▶ [TASK DETAILS]
Transcribe the records exactly from the line with "family: Suidae" to the end, both included.
=== DATA EXTRACTS ===
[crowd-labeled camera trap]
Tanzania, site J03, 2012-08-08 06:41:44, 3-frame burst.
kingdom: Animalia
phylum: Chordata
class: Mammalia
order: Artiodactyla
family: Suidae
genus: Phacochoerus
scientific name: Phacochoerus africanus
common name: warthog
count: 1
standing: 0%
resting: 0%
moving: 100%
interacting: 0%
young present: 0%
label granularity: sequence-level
===
▶ [RESULT OF THIS EXERCISE]
family: Suidae
genus: Phacochoerus
scientific name: Phacochoerus africanus
common name: warthog
count: 1
standing: 0%
resting: 0%
moving: 100%
interacting: 0%
young present: 0%
label granularity: sequence-level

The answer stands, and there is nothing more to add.